ATIVIDADE>
Na notícia sobre a interdição do Colégio Regente Feijó, para onde serão transferidos os alunos?

#### TRECHO SELECIONADO ####

Defesa Civil interdita Colégio Regente Feijó em Ponta Grossa
Especial para a Folha
Comissão de Defesa Civil de Ponta Grossa, determinou ontem a interdição do Colégio Estadual Regente Feijó. O prédio onde funciona a escola, tombado pelo Patrimônio Histórico, apresenta infiltrações e problemas na rede elétrica. Técnicos da Defesa Civil concluiram que há risco de acidentes e proibiram a circulação de pessoas no interior do Colégio. Cerca de 3.000 alunos que estudavam nas 26 salas de aula do Regente Feijó em três turnos serão transferidos, a partir de segunda-feira, para o Ginásio de Esportes Oscar Pereira onde terão aulas até o final do semestre.
O prefeito Joselito Cantos (PSDB), que é também presidente da Comissão de Defesa Civil, disse que a interdição será mantida até que a restauração estrutural seja concluída. A previsão da Secretaria Estadual de Educação é que o Regente Feijó comece a ser restaurado em outubro deste ano. Como se trata de patrimônio histórico, o processo de contratação de empresa especializada é mais lento. O governo dizia que por problemas burocráticos a licitação atrasaria o início da obra, com a interdição do prédio ele pode dispensar o processo licitatório alegando emergência, disse o prefeito.

#### INFORMAÇÕES FORNECIDAS ####

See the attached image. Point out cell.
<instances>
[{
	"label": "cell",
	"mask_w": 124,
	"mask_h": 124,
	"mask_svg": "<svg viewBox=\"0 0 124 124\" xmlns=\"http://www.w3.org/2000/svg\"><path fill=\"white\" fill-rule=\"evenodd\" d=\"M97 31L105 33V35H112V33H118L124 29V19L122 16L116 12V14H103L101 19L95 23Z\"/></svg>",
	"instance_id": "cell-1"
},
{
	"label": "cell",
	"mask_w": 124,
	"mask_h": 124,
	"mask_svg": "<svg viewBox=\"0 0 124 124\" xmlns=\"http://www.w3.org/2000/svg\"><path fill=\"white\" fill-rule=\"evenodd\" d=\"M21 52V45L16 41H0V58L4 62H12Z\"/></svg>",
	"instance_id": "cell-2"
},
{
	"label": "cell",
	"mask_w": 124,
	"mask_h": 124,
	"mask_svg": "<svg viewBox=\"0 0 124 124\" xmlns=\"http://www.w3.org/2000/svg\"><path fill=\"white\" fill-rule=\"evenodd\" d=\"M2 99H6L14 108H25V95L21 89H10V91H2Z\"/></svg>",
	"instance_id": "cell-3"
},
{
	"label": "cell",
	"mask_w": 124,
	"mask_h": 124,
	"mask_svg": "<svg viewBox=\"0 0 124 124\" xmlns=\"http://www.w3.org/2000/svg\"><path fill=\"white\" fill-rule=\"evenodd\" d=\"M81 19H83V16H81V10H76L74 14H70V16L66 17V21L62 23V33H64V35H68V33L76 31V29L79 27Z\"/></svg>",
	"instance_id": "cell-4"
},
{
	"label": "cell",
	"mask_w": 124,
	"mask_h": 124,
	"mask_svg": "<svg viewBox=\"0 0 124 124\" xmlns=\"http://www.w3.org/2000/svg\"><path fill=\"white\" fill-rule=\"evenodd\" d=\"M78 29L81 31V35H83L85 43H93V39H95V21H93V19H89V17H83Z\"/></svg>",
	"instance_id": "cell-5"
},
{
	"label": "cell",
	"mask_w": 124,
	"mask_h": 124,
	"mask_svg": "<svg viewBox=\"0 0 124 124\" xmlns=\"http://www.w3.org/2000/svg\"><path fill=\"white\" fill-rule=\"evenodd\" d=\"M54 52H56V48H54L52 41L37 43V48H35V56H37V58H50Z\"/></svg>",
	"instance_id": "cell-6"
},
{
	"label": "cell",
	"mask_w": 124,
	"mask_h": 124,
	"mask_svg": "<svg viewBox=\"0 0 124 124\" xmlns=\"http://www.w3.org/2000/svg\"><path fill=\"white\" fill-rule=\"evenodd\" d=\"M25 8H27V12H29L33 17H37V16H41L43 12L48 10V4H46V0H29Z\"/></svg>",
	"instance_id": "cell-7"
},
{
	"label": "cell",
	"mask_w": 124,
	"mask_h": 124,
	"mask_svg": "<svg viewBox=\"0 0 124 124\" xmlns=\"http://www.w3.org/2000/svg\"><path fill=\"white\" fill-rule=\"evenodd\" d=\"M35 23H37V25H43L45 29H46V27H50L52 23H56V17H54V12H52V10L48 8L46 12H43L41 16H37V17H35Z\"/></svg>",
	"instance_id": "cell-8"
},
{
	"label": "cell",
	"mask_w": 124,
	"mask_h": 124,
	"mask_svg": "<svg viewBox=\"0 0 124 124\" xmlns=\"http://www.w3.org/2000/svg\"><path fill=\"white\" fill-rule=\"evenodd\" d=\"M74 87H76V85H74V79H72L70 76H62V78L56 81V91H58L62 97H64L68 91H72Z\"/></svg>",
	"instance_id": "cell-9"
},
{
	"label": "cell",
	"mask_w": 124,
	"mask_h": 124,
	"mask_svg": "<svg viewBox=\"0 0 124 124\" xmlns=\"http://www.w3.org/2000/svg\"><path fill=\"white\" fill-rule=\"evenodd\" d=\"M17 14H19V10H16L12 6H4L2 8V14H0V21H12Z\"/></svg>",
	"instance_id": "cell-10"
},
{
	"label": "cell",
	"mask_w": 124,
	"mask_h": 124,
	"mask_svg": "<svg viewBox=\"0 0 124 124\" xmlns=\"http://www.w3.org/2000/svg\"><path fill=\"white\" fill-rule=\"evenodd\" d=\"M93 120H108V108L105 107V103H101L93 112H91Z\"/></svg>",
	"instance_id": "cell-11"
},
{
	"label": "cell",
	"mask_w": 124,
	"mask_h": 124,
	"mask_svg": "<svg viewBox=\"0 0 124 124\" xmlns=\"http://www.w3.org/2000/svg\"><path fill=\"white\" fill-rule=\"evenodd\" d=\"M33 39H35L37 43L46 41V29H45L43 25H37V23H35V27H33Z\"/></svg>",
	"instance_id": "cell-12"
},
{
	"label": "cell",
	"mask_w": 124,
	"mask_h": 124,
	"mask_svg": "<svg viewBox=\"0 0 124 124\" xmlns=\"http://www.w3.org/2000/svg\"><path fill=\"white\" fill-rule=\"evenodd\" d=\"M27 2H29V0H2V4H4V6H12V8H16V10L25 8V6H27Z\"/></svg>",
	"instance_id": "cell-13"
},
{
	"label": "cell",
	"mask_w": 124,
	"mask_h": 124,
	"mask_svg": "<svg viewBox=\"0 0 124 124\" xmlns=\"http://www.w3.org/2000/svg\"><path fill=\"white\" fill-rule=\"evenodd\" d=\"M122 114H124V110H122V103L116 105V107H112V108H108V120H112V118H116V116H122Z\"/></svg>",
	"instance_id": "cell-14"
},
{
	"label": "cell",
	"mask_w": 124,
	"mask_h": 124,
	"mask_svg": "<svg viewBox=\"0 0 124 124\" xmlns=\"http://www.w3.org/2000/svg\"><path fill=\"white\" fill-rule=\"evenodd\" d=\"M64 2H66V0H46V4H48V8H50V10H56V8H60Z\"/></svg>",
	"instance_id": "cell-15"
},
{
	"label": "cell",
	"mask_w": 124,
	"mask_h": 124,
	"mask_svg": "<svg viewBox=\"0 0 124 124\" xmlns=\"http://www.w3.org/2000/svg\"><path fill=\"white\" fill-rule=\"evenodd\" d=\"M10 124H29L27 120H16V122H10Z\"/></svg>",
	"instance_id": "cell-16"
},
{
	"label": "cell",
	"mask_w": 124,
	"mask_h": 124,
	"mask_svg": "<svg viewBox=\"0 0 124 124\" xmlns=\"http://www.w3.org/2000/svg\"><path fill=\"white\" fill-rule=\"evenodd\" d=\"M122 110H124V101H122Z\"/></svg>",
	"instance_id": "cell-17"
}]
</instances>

####

RESULTADO DA TAREFA>
Para o Ginásio de Esportes Oscar Pereira, onde terão aulas até o final do semestre.